= RightspotpH Indicator =

The RightSpotpH® Indicator is a medical device designed for verifying the correct placement of nasogastric and orogastric tubes. Developed by RightBio Metrics, this device uses pH measurement to confirm that feeding tubes are correctly positioned in the stomach, aiming to reduce risks associated with tube misplacement.

== Function and design ==
The RightSpotpH® Indicator is a small device that is intended to be non-invasive. The RightSpotpH® indicator measures the pH of gastric aspirates to verify tube placement. It provides a rapid method for healthcare professionals to confirm that a feeding tube has been correctly placed in the patient's stomach, without the need for radiographic confirmation.

== Clinical validation ==
The effectiveness of the RightSpotpH® Indicator has been validated through clinical studies. A significant study published in the International Journal of Emergency Medicine demonstrated that the device is sensitive and specific for determining intragastric pH levels below or above 5.5, a common threshold used for confirming nasogastric tube placement.

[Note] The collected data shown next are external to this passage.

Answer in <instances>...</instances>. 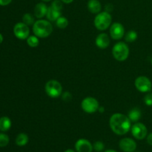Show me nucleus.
Segmentation results:
<instances>
[{
	"mask_svg": "<svg viewBox=\"0 0 152 152\" xmlns=\"http://www.w3.org/2000/svg\"><path fill=\"white\" fill-rule=\"evenodd\" d=\"M109 125L111 130L117 135H124L131 129V120L123 114H114L111 117Z\"/></svg>",
	"mask_w": 152,
	"mask_h": 152,
	"instance_id": "f257e3e1",
	"label": "nucleus"
},
{
	"mask_svg": "<svg viewBox=\"0 0 152 152\" xmlns=\"http://www.w3.org/2000/svg\"><path fill=\"white\" fill-rule=\"evenodd\" d=\"M33 32L39 38H46L53 32V25L50 21L39 19L33 25Z\"/></svg>",
	"mask_w": 152,
	"mask_h": 152,
	"instance_id": "f03ea898",
	"label": "nucleus"
},
{
	"mask_svg": "<svg viewBox=\"0 0 152 152\" xmlns=\"http://www.w3.org/2000/svg\"><path fill=\"white\" fill-rule=\"evenodd\" d=\"M112 17L108 12H100L94 19V25L99 31H105L111 26Z\"/></svg>",
	"mask_w": 152,
	"mask_h": 152,
	"instance_id": "7ed1b4c3",
	"label": "nucleus"
},
{
	"mask_svg": "<svg viewBox=\"0 0 152 152\" xmlns=\"http://www.w3.org/2000/svg\"><path fill=\"white\" fill-rule=\"evenodd\" d=\"M112 54L114 59L120 62H123L127 59L129 55V48L127 45L123 42H117L114 45L112 49Z\"/></svg>",
	"mask_w": 152,
	"mask_h": 152,
	"instance_id": "20e7f679",
	"label": "nucleus"
},
{
	"mask_svg": "<svg viewBox=\"0 0 152 152\" xmlns=\"http://www.w3.org/2000/svg\"><path fill=\"white\" fill-rule=\"evenodd\" d=\"M62 7H63V5L61 0H54L50 7L48 8L46 17L48 18V21L54 22L57 20L58 18L60 17L62 14Z\"/></svg>",
	"mask_w": 152,
	"mask_h": 152,
	"instance_id": "39448f33",
	"label": "nucleus"
},
{
	"mask_svg": "<svg viewBox=\"0 0 152 152\" xmlns=\"http://www.w3.org/2000/svg\"><path fill=\"white\" fill-rule=\"evenodd\" d=\"M45 92L50 97L56 98L59 97L62 92V85L55 80H49L47 82L45 86Z\"/></svg>",
	"mask_w": 152,
	"mask_h": 152,
	"instance_id": "423d86ee",
	"label": "nucleus"
},
{
	"mask_svg": "<svg viewBox=\"0 0 152 152\" xmlns=\"http://www.w3.org/2000/svg\"><path fill=\"white\" fill-rule=\"evenodd\" d=\"M81 107L85 112L88 114H93L99 109V102L95 98L88 96L82 101Z\"/></svg>",
	"mask_w": 152,
	"mask_h": 152,
	"instance_id": "0eeeda50",
	"label": "nucleus"
},
{
	"mask_svg": "<svg viewBox=\"0 0 152 152\" xmlns=\"http://www.w3.org/2000/svg\"><path fill=\"white\" fill-rule=\"evenodd\" d=\"M134 85L136 88L140 92L145 93V92H149L151 90V82L150 81L148 77H145V76L138 77L135 80Z\"/></svg>",
	"mask_w": 152,
	"mask_h": 152,
	"instance_id": "6e6552de",
	"label": "nucleus"
},
{
	"mask_svg": "<svg viewBox=\"0 0 152 152\" xmlns=\"http://www.w3.org/2000/svg\"><path fill=\"white\" fill-rule=\"evenodd\" d=\"M13 33L16 37L19 39H27L29 37L30 29L28 25L25 24L24 22H19L16 24L13 28Z\"/></svg>",
	"mask_w": 152,
	"mask_h": 152,
	"instance_id": "1a4fd4ad",
	"label": "nucleus"
},
{
	"mask_svg": "<svg viewBox=\"0 0 152 152\" xmlns=\"http://www.w3.org/2000/svg\"><path fill=\"white\" fill-rule=\"evenodd\" d=\"M132 133L134 137L137 140H143L146 137L148 130L146 126L141 123H137L132 126Z\"/></svg>",
	"mask_w": 152,
	"mask_h": 152,
	"instance_id": "9d476101",
	"label": "nucleus"
},
{
	"mask_svg": "<svg viewBox=\"0 0 152 152\" xmlns=\"http://www.w3.org/2000/svg\"><path fill=\"white\" fill-rule=\"evenodd\" d=\"M124 34L125 29L122 24L119 23V22H115L110 27V35L113 39H121L124 37Z\"/></svg>",
	"mask_w": 152,
	"mask_h": 152,
	"instance_id": "9b49d317",
	"label": "nucleus"
},
{
	"mask_svg": "<svg viewBox=\"0 0 152 152\" xmlns=\"http://www.w3.org/2000/svg\"><path fill=\"white\" fill-rule=\"evenodd\" d=\"M120 149L124 152H134L137 148V143L131 138H123L120 141Z\"/></svg>",
	"mask_w": 152,
	"mask_h": 152,
	"instance_id": "f8f14e48",
	"label": "nucleus"
},
{
	"mask_svg": "<svg viewBox=\"0 0 152 152\" xmlns=\"http://www.w3.org/2000/svg\"><path fill=\"white\" fill-rule=\"evenodd\" d=\"M75 149L77 152H92L94 147L87 140L80 139L76 142Z\"/></svg>",
	"mask_w": 152,
	"mask_h": 152,
	"instance_id": "ddd939ff",
	"label": "nucleus"
},
{
	"mask_svg": "<svg viewBox=\"0 0 152 152\" xmlns=\"http://www.w3.org/2000/svg\"><path fill=\"white\" fill-rule=\"evenodd\" d=\"M96 46L99 48L105 49L108 48L110 45V38L108 34L102 33V34H99L96 37V40H95Z\"/></svg>",
	"mask_w": 152,
	"mask_h": 152,
	"instance_id": "4468645a",
	"label": "nucleus"
},
{
	"mask_svg": "<svg viewBox=\"0 0 152 152\" xmlns=\"http://www.w3.org/2000/svg\"><path fill=\"white\" fill-rule=\"evenodd\" d=\"M48 8V7H47V5L45 3H38L35 6V8H34V16H35V17H37V19H42V18L45 17L47 14Z\"/></svg>",
	"mask_w": 152,
	"mask_h": 152,
	"instance_id": "2eb2a0df",
	"label": "nucleus"
},
{
	"mask_svg": "<svg viewBox=\"0 0 152 152\" xmlns=\"http://www.w3.org/2000/svg\"><path fill=\"white\" fill-rule=\"evenodd\" d=\"M101 7V3L98 0H89L88 2V9L92 13H100Z\"/></svg>",
	"mask_w": 152,
	"mask_h": 152,
	"instance_id": "dca6fc26",
	"label": "nucleus"
},
{
	"mask_svg": "<svg viewBox=\"0 0 152 152\" xmlns=\"http://www.w3.org/2000/svg\"><path fill=\"white\" fill-rule=\"evenodd\" d=\"M11 127V120L7 117H2L0 118V131L7 132Z\"/></svg>",
	"mask_w": 152,
	"mask_h": 152,
	"instance_id": "f3484780",
	"label": "nucleus"
},
{
	"mask_svg": "<svg viewBox=\"0 0 152 152\" xmlns=\"http://www.w3.org/2000/svg\"><path fill=\"white\" fill-rule=\"evenodd\" d=\"M141 115H142V113H141L140 110L138 108H134L129 111L128 117L130 119L131 121L135 123V122H137L140 119Z\"/></svg>",
	"mask_w": 152,
	"mask_h": 152,
	"instance_id": "a211bd4d",
	"label": "nucleus"
},
{
	"mask_svg": "<svg viewBox=\"0 0 152 152\" xmlns=\"http://www.w3.org/2000/svg\"><path fill=\"white\" fill-rule=\"evenodd\" d=\"M29 138L28 136L25 133H21L18 134L16 138V144L19 146H24L28 142Z\"/></svg>",
	"mask_w": 152,
	"mask_h": 152,
	"instance_id": "6ab92c4d",
	"label": "nucleus"
},
{
	"mask_svg": "<svg viewBox=\"0 0 152 152\" xmlns=\"http://www.w3.org/2000/svg\"><path fill=\"white\" fill-rule=\"evenodd\" d=\"M26 40L27 44L31 48H36L39 44V40L37 36H29Z\"/></svg>",
	"mask_w": 152,
	"mask_h": 152,
	"instance_id": "aec40b11",
	"label": "nucleus"
},
{
	"mask_svg": "<svg viewBox=\"0 0 152 152\" xmlns=\"http://www.w3.org/2000/svg\"><path fill=\"white\" fill-rule=\"evenodd\" d=\"M56 25L60 29H65L68 27V19L65 17H62L60 16L59 18H58L57 20L56 21Z\"/></svg>",
	"mask_w": 152,
	"mask_h": 152,
	"instance_id": "412c9836",
	"label": "nucleus"
},
{
	"mask_svg": "<svg viewBox=\"0 0 152 152\" xmlns=\"http://www.w3.org/2000/svg\"><path fill=\"white\" fill-rule=\"evenodd\" d=\"M22 21L24 23L29 26V25H34L35 22V19H34V16L31 13H25L22 17Z\"/></svg>",
	"mask_w": 152,
	"mask_h": 152,
	"instance_id": "4be33fe9",
	"label": "nucleus"
},
{
	"mask_svg": "<svg viewBox=\"0 0 152 152\" xmlns=\"http://www.w3.org/2000/svg\"><path fill=\"white\" fill-rule=\"evenodd\" d=\"M126 41L128 42H133L137 39V33L134 31H130L125 36Z\"/></svg>",
	"mask_w": 152,
	"mask_h": 152,
	"instance_id": "5701e85b",
	"label": "nucleus"
},
{
	"mask_svg": "<svg viewBox=\"0 0 152 152\" xmlns=\"http://www.w3.org/2000/svg\"><path fill=\"white\" fill-rule=\"evenodd\" d=\"M9 141V137L5 134L0 133V147H5L8 145Z\"/></svg>",
	"mask_w": 152,
	"mask_h": 152,
	"instance_id": "b1692460",
	"label": "nucleus"
},
{
	"mask_svg": "<svg viewBox=\"0 0 152 152\" xmlns=\"http://www.w3.org/2000/svg\"><path fill=\"white\" fill-rule=\"evenodd\" d=\"M93 147L94 149L96 152H100L104 149L105 145H104L103 142H101V141H96V142H94Z\"/></svg>",
	"mask_w": 152,
	"mask_h": 152,
	"instance_id": "393cba45",
	"label": "nucleus"
},
{
	"mask_svg": "<svg viewBox=\"0 0 152 152\" xmlns=\"http://www.w3.org/2000/svg\"><path fill=\"white\" fill-rule=\"evenodd\" d=\"M144 102L148 106H152V93H148L144 97Z\"/></svg>",
	"mask_w": 152,
	"mask_h": 152,
	"instance_id": "a878e982",
	"label": "nucleus"
},
{
	"mask_svg": "<svg viewBox=\"0 0 152 152\" xmlns=\"http://www.w3.org/2000/svg\"><path fill=\"white\" fill-rule=\"evenodd\" d=\"M62 99H63L64 101H65V102H69V101L71 100V99H72V96H71V93H69V92H65V93L62 94Z\"/></svg>",
	"mask_w": 152,
	"mask_h": 152,
	"instance_id": "bb28decb",
	"label": "nucleus"
},
{
	"mask_svg": "<svg viewBox=\"0 0 152 152\" xmlns=\"http://www.w3.org/2000/svg\"><path fill=\"white\" fill-rule=\"evenodd\" d=\"M12 0H0V5L6 6L10 4Z\"/></svg>",
	"mask_w": 152,
	"mask_h": 152,
	"instance_id": "cd10ccee",
	"label": "nucleus"
},
{
	"mask_svg": "<svg viewBox=\"0 0 152 152\" xmlns=\"http://www.w3.org/2000/svg\"><path fill=\"white\" fill-rule=\"evenodd\" d=\"M147 142L150 145H152V133L149 134L147 137Z\"/></svg>",
	"mask_w": 152,
	"mask_h": 152,
	"instance_id": "c85d7f7f",
	"label": "nucleus"
},
{
	"mask_svg": "<svg viewBox=\"0 0 152 152\" xmlns=\"http://www.w3.org/2000/svg\"><path fill=\"white\" fill-rule=\"evenodd\" d=\"M61 1L63 3H65V4H70V3L72 2L74 0H61Z\"/></svg>",
	"mask_w": 152,
	"mask_h": 152,
	"instance_id": "c756f323",
	"label": "nucleus"
},
{
	"mask_svg": "<svg viewBox=\"0 0 152 152\" xmlns=\"http://www.w3.org/2000/svg\"><path fill=\"white\" fill-rule=\"evenodd\" d=\"M3 42V37L1 34H0V44Z\"/></svg>",
	"mask_w": 152,
	"mask_h": 152,
	"instance_id": "7c9ffc66",
	"label": "nucleus"
},
{
	"mask_svg": "<svg viewBox=\"0 0 152 152\" xmlns=\"http://www.w3.org/2000/svg\"><path fill=\"white\" fill-rule=\"evenodd\" d=\"M65 152H76V151H74V150H72V149H68V150H66Z\"/></svg>",
	"mask_w": 152,
	"mask_h": 152,
	"instance_id": "2f4dec72",
	"label": "nucleus"
},
{
	"mask_svg": "<svg viewBox=\"0 0 152 152\" xmlns=\"http://www.w3.org/2000/svg\"><path fill=\"white\" fill-rule=\"evenodd\" d=\"M105 152H117V151H114V150H111V149H109V150H107V151H105Z\"/></svg>",
	"mask_w": 152,
	"mask_h": 152,
	"instance_id": "473e14b6",
	"label": "nucleus"
},
{
	"mask_svg": "<svg viewBox=\"0 0 152 152\" xmlns=\"http://www.w3.org/2000/svg\"><path fill=\"white\" fill-rule=\"evenodd\" d=\"M42 1H45V2H48V1H51V0H42Z\"/></svg>",
	"mask_w": 152,
	"mask_h": 152,
	"instance_id": "72a5a7b5",
	"label": "nucleus"
},
{
	"mask_svg": "<svg viewBox=\"0 0 152 152\" xmlns=\"http://www.w3.org/2000/svg\"><path fill=\"white\" fill-rule=\"evenodd\" d=\"M151 65H152V59H151Z\"/></svg>",
	"mask_w": 152,
	"mask_h": 152,
	"instance_id": "f704fd0d",
	"label": "nucleus"
}]
</instances>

== Regulatory approvals ==
The RightSpotpH® Indicator received U.S. Food and Drug Administration (FDA) 510(k) clearance in 2014. It is also CLIA-waived, allowing for its use in a variety of clinical settings.

== Application in medical practice ==
The device is indicated for use in neonates, pediatrics, and adults. It is primarily used in hospital settings, particularly in emergency departments and intensive care units, where rapid and accurate verification of tube placement is crucial. The RightspotpH® indicator is also used in home care settings, allowing care takers or patients themselves to ensure their tube placement is correct.

== Comparison to traditional methods ==
While there are upsides and downsides to any particular verification method, traditional methods of verifying tube placement, such as auscultation or x-ray imaging, have limitations. Due to its nature as a non-evidence based method, auscultation is not always reliable, and x-rays expose patients to radiation and can cause significant delays in care. The aim of the RightSpotpH® Indicator is to provide a quicker, safer alternative that allows medical workers to verify tube placement in a manner that is both more timely than x-ray verification and more reliable than auscultation.

== Impact on patient safety ==
Correct placement of feeding tubes is critical for patient safety. Misplacement can lead to serious complications, including aspiration pneumonia. By providing a rapid and accurate method of verification, the RightSpotpH® Indicator may contribute to improved patient outcomes and reduced healthcare costs, though more comprehensive studies may be needed to specifically quantify these benefits.